Our last night aboard ship, the crew held a contest for the best three pictures shared by the passengers. Belinda got first prize for her beautiful sunset picture, and Matt won second place for his photo of one of the many varieties of birds we´d seen on our hikes. Belinda is now the proud recipient of a Galapagos Legend windbreaker and Matt, a Galapagos Legend shirt! Are Belinda and Matt good, or what? Needless to say, there was a lot of cheering from our group!
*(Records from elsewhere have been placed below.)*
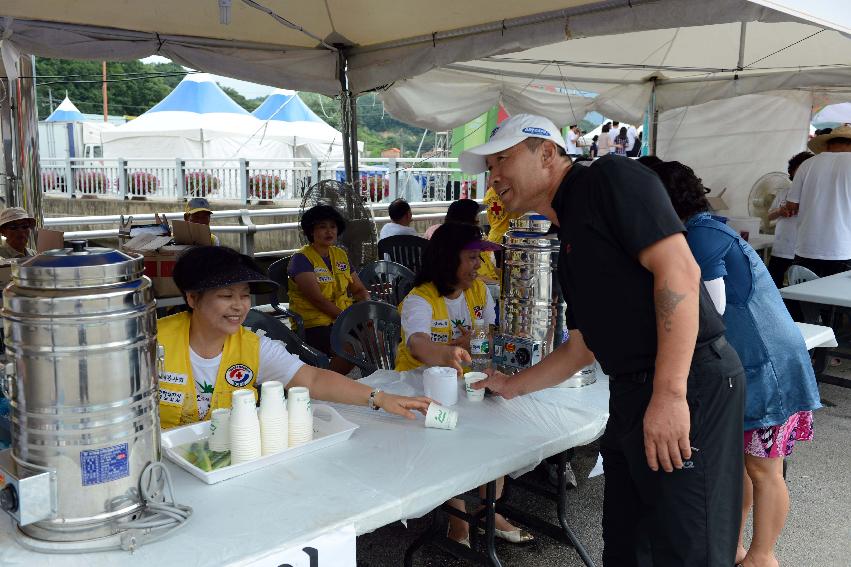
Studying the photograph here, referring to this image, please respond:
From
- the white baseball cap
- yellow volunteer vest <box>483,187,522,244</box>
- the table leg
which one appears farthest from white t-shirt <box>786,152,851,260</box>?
the white baseball cap

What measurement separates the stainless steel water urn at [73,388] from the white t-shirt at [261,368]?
32.7 inches

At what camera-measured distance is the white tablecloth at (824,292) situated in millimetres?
4529

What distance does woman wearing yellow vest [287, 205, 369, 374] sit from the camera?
4.63m

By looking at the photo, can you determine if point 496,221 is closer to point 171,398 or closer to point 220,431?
point 171,398

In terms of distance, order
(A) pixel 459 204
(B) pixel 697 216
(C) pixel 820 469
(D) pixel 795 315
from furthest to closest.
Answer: (A) pixel 459 204 → (D) pixel 795 315 → (C) pixel 820 469 → (B) pixel 697 216

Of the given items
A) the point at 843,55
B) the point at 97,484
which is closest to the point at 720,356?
the point at 97,484

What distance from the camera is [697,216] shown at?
2.40 meters

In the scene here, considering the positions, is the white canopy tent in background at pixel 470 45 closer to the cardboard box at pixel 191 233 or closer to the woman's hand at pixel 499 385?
the cardboard box at pixel 191 233

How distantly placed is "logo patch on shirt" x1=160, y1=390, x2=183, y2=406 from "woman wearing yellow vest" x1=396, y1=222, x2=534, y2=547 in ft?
3.52

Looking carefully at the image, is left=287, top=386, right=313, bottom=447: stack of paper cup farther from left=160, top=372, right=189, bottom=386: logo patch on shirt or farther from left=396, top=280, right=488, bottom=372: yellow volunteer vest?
left=396, top=280, right=488, bottom=372: yellow volunteer vest

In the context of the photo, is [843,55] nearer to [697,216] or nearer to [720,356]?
[697,216]

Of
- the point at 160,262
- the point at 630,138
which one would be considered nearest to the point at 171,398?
the point at 160,262

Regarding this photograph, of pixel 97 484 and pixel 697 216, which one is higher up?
pixel 697 216

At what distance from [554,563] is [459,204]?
3533mm
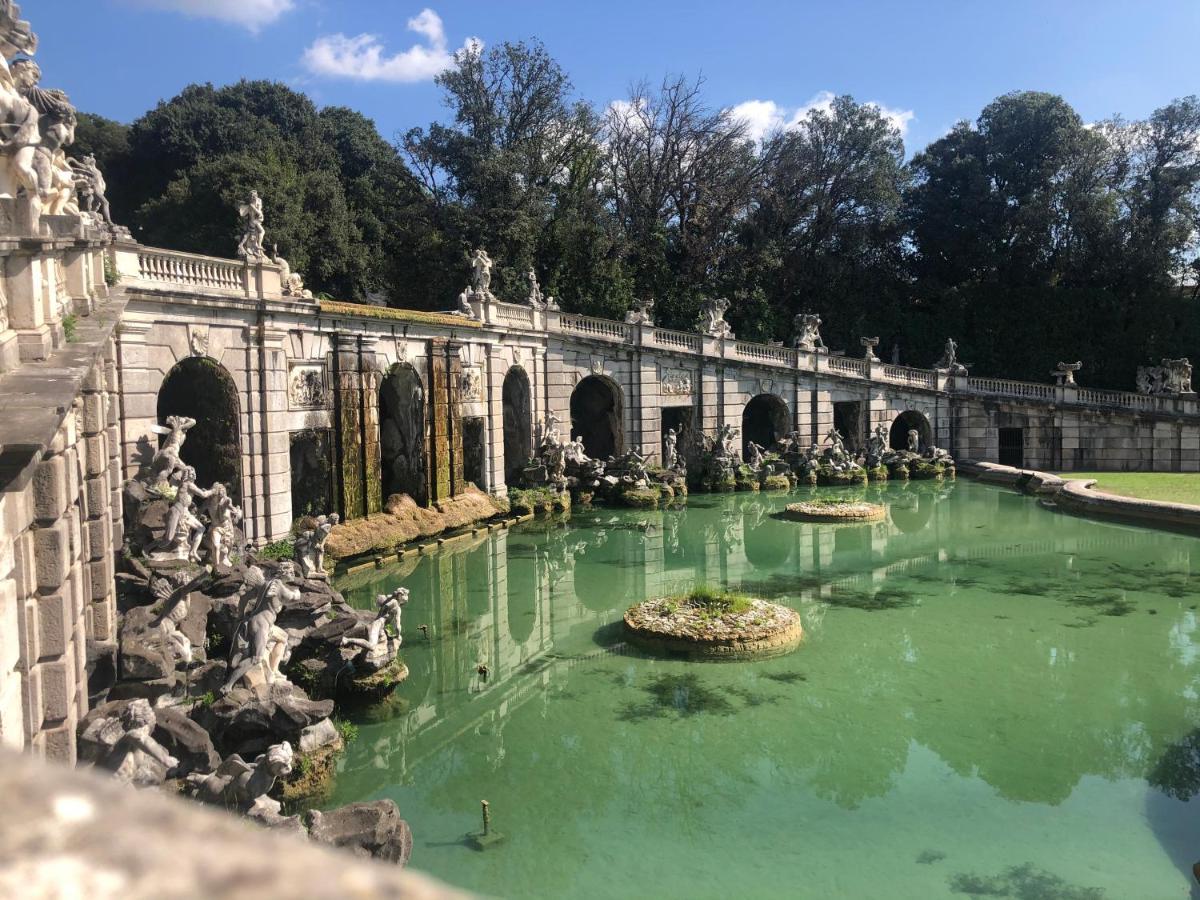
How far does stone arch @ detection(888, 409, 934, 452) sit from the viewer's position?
121 ft

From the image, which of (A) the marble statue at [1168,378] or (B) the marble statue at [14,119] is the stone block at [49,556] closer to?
(B) the marble statue at [14,119]

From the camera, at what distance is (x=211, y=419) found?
1978 centimetres

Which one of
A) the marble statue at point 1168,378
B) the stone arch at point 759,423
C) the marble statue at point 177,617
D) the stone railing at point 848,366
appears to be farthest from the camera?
the stone arch at point 759,423

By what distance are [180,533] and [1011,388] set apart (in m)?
31.8

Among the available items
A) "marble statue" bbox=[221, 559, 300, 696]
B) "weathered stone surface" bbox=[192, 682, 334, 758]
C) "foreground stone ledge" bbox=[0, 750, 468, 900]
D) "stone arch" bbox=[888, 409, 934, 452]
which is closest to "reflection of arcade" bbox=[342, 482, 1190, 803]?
"weathered stone surface" bbox=[192, 682, 334, 758]

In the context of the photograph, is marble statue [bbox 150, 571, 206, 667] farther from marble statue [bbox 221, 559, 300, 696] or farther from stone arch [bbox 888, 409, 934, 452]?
stone arch [bbox 888, 409, 934, 452]

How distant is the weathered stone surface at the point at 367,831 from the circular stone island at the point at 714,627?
6474mm

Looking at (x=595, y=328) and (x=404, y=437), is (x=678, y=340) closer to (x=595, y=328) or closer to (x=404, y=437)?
(x=595, y=328)

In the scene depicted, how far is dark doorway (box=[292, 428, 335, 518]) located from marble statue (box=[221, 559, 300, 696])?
406 inches

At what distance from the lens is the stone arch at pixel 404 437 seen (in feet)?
80.1

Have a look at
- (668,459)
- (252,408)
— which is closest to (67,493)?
(252,408)

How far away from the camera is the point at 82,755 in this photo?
8.41 m

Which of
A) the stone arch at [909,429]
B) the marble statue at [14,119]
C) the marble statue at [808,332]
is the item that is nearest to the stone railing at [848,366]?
the marble statue at [808,332]

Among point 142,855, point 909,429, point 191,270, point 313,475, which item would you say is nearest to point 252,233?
point 191,270
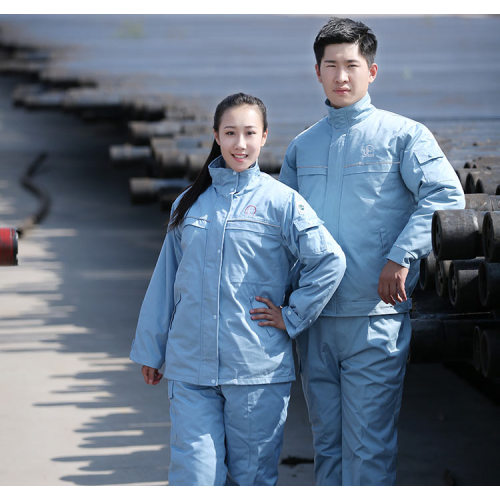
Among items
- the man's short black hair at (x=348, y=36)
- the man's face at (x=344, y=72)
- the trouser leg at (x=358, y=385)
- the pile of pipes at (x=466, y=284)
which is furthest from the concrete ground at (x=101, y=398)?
the man's short black hair at (x=348, y=36)

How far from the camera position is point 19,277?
27.9ft

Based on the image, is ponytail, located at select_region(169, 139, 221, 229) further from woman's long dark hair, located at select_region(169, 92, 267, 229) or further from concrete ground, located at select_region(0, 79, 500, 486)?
concrete ground, located at select_region(0, 79, 500, 486)

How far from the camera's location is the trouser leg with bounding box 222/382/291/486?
300 centimetres

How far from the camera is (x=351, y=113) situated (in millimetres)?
3189

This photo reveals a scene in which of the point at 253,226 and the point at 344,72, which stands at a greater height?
the point at 344,72

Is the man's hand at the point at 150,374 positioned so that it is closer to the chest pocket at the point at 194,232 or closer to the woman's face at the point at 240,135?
the chest pocket at the point at 194,232

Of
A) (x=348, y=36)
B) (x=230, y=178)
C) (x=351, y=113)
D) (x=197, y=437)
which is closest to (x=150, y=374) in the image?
(x=197, y=437)

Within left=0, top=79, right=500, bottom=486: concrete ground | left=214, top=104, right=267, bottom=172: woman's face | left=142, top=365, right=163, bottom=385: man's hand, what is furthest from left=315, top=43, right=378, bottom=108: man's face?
left=0, top=79, right=500, bottom=486: concrete ground

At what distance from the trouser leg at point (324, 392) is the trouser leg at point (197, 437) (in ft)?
1.16

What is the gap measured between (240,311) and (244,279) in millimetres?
96

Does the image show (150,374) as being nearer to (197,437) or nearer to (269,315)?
(197,437)

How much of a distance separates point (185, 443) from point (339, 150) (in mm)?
1033

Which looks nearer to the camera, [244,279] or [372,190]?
[244,279]

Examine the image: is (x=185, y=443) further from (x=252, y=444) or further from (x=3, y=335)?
(x=3, y=335)
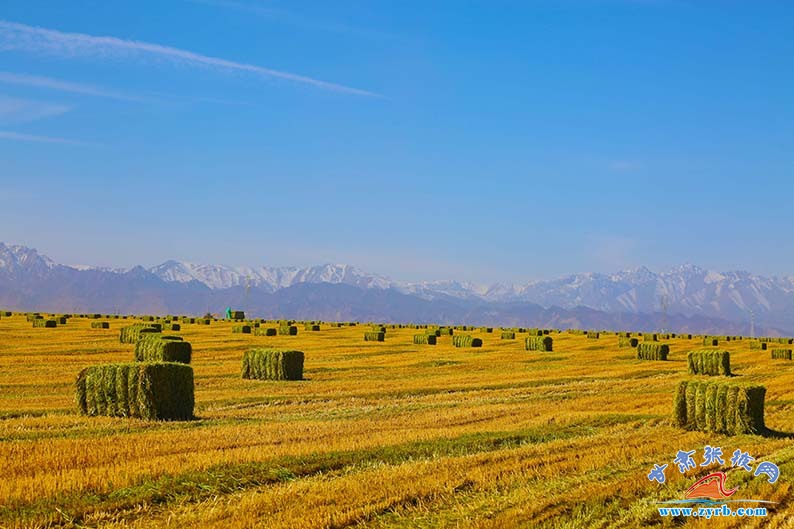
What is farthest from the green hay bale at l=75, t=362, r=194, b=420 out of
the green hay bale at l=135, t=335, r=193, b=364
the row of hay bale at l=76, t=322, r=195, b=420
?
the green hay bale at l=135, t=335, r=193, b=364

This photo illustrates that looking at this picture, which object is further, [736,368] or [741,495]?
Answer: [736,368]

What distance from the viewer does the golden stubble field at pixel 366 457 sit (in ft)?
37.7

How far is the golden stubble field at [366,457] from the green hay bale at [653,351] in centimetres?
1993

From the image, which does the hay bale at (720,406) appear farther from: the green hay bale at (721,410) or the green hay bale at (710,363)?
the green hay bale at (710,363)

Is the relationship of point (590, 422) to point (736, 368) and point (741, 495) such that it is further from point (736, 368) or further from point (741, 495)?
→ point (736, 368)

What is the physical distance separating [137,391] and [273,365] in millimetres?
13677

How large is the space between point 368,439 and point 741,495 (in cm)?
740

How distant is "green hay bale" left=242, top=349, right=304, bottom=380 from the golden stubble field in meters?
1.34

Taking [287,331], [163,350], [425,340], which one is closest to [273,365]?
[163,350]

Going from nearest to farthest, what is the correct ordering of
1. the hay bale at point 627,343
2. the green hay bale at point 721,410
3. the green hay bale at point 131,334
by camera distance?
1. the green hay bale at point 721,410
2. the green hay bale at point 131,334
3. the hay bale at point 627,343

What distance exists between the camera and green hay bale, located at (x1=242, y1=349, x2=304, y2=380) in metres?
34.7

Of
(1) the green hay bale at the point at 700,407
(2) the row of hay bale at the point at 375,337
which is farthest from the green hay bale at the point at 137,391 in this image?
(2) the row of hay bale at the point at 375,337

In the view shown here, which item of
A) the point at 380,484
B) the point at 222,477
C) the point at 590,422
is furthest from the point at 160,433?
the point at 590,422

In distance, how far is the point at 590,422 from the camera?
21578 mm
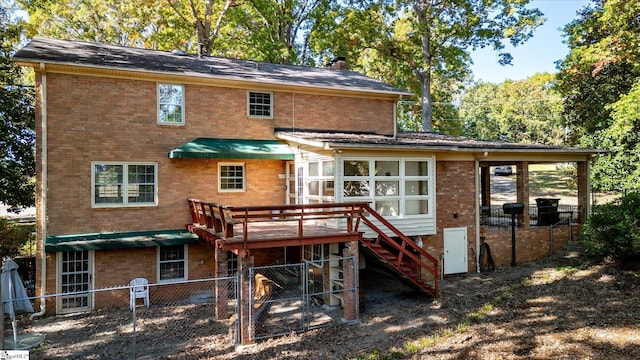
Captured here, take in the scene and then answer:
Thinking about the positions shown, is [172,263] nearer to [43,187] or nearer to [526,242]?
[43,187]

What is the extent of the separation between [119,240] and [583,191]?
1727cm

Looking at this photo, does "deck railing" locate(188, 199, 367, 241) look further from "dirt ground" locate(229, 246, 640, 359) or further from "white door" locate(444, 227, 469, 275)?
"white door" locate(444, 227, 469, 275)

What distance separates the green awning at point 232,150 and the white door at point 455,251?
6.20 metres

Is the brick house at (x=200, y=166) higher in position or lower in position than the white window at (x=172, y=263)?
higher

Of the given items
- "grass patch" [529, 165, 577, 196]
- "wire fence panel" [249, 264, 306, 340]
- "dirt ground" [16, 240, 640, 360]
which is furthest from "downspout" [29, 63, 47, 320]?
"grass patch" [529, 165, 577, 196]

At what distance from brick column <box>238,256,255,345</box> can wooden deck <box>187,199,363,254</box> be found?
0.33m

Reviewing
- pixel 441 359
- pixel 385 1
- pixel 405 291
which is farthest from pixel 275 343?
pixel 385 1

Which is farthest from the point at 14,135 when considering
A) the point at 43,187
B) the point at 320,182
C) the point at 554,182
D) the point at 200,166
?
the point at 554,182

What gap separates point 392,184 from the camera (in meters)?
12.6

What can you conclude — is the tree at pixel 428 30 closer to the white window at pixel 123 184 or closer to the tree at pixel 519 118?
the white window at pixel 123 184

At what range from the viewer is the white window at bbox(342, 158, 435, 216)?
12.1 m

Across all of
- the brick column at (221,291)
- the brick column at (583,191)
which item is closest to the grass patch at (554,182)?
the brick column at (583,191)

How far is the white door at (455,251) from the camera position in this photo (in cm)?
1396

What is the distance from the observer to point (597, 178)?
64.5 ft
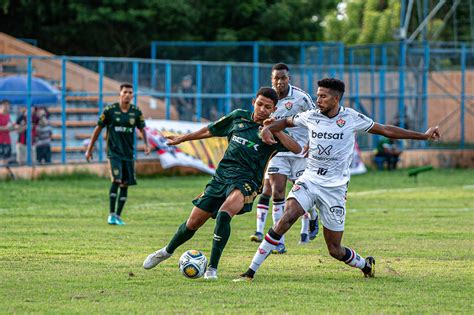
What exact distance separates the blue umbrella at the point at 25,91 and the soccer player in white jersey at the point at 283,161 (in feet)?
42.5

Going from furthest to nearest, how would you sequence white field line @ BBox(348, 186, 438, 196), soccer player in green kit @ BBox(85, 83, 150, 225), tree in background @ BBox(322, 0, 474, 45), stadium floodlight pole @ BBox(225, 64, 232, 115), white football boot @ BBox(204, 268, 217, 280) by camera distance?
tree in background @ BBox(322, 0, 474, 45), stadium floodlight pole @ BBox(225, 64, 232, 115), white field line @ BBox(348, 186, 438, 196), soccer player in green kit @ BBox(85, 83, 150, 225), white football boot @ BBox(204, 268, 217, 280)

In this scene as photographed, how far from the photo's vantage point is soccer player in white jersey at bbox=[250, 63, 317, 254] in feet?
47.5

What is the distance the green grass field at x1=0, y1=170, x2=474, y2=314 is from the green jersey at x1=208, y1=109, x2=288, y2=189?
39.6 inches

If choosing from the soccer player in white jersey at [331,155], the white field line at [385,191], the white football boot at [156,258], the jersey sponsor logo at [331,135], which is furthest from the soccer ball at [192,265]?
the white field line at [385,191]

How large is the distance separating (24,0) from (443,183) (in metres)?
16.7

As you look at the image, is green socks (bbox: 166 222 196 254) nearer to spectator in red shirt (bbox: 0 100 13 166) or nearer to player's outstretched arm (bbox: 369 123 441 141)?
player's outstretched arm (bbox: 369 123 441 141)

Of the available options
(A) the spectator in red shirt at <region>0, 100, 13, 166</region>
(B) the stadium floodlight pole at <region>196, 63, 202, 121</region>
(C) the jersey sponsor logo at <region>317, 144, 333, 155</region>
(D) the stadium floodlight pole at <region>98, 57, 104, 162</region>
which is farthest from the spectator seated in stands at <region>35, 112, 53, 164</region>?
(C) the jersey sponsor logo at <region>317, 144, 333, 155</region>

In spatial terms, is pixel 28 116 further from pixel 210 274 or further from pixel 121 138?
pixel 210 274

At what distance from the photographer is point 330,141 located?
11461mm

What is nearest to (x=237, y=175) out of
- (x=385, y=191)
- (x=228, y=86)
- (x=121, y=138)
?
(x=121, y=138)

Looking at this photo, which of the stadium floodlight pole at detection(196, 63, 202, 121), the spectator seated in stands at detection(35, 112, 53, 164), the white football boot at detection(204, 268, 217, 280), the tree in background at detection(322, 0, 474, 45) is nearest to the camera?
the white football boot at detection(204, 268, 217, 280)

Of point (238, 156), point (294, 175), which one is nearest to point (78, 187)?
point (294, 175)

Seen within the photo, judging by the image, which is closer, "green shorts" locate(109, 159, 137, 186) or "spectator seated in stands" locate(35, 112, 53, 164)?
"green shorts" locate(109, 159, 137, 186)

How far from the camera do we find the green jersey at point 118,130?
1822cm
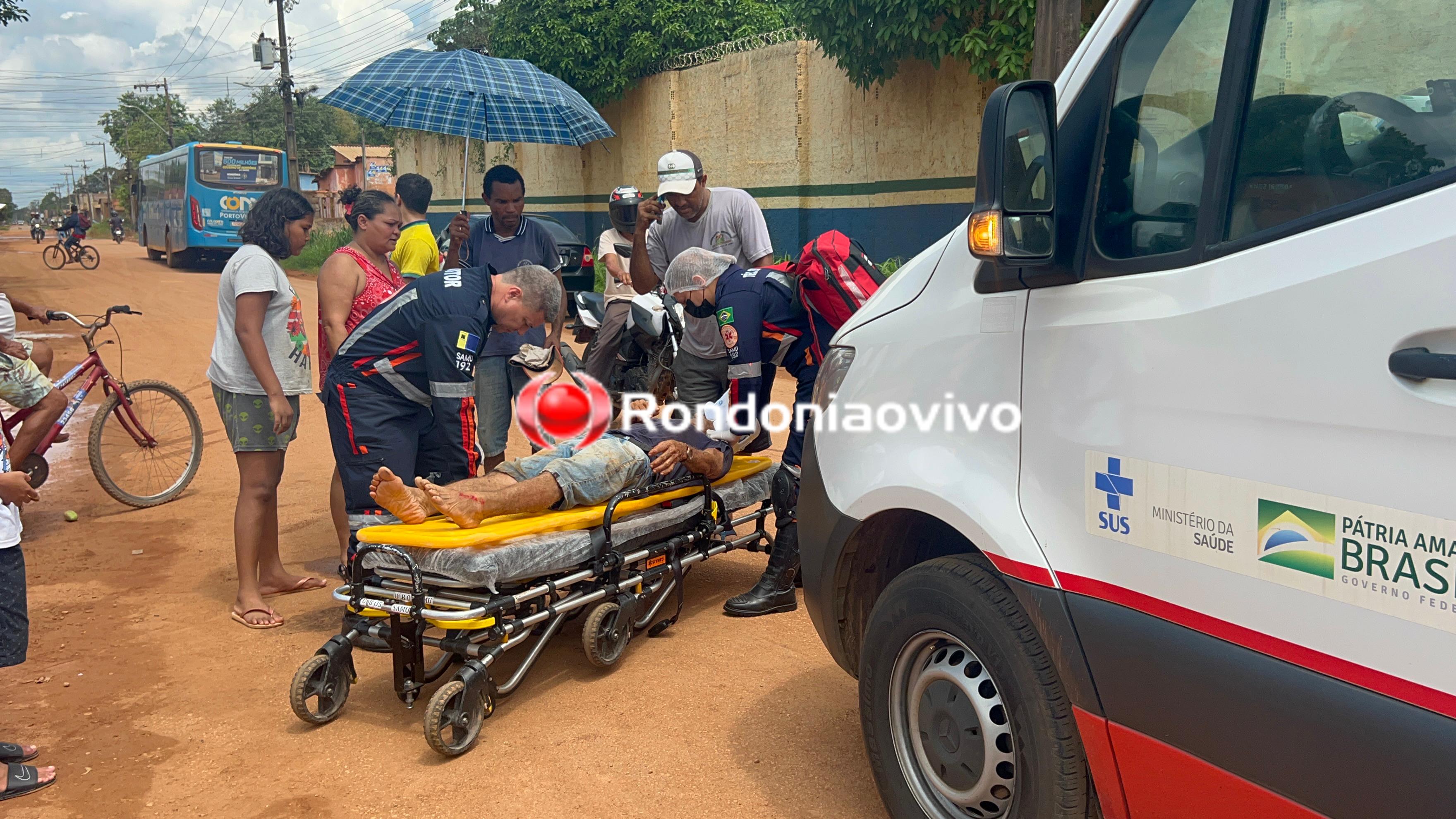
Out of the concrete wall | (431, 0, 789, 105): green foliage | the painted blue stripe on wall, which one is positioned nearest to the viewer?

July 5th brought us to the end of our Galapagos cruise. We piled into the zodiacs one more time, to get to the terminal on Baltra Island, and began the series of three flights to Lima. Matt and Sarah joined us as far as our first stop, Guayaquil, where they disembarked to continue their journey. Do I have to paint a picture for you, or can you guess that it was a tearful good bye for me??? Sarah sat with Belinda on the plane, and I sat with Matt. Parting was such sweet sorrow when Sarah and Matt exited the plane!! Of course, Matt repeated many, many, many, many times, that we could stay on in Peru and meet them again, and spend an extra week or two, but, that was not to be at this point.

And so, I close by saying that we love you both, dearly; we wish you all the best for a continued, fascinating and awesome Latin American journey; and be safe. The time we spent with you both on this trip has been priceless. Thanks so much for the privilege of allowing me to be a guest blogger! Much love from Dad and me, and we look forward to, perhaps, meeting you again, at some point further along on your journey.

And with that, we give a huge thanks to a guest-bloggers! We had such a wonderful time with you, living high class aboard the cruise. Now that Matt has his fancy camera, we will have to find a way to get his amazing shots online for you all to see!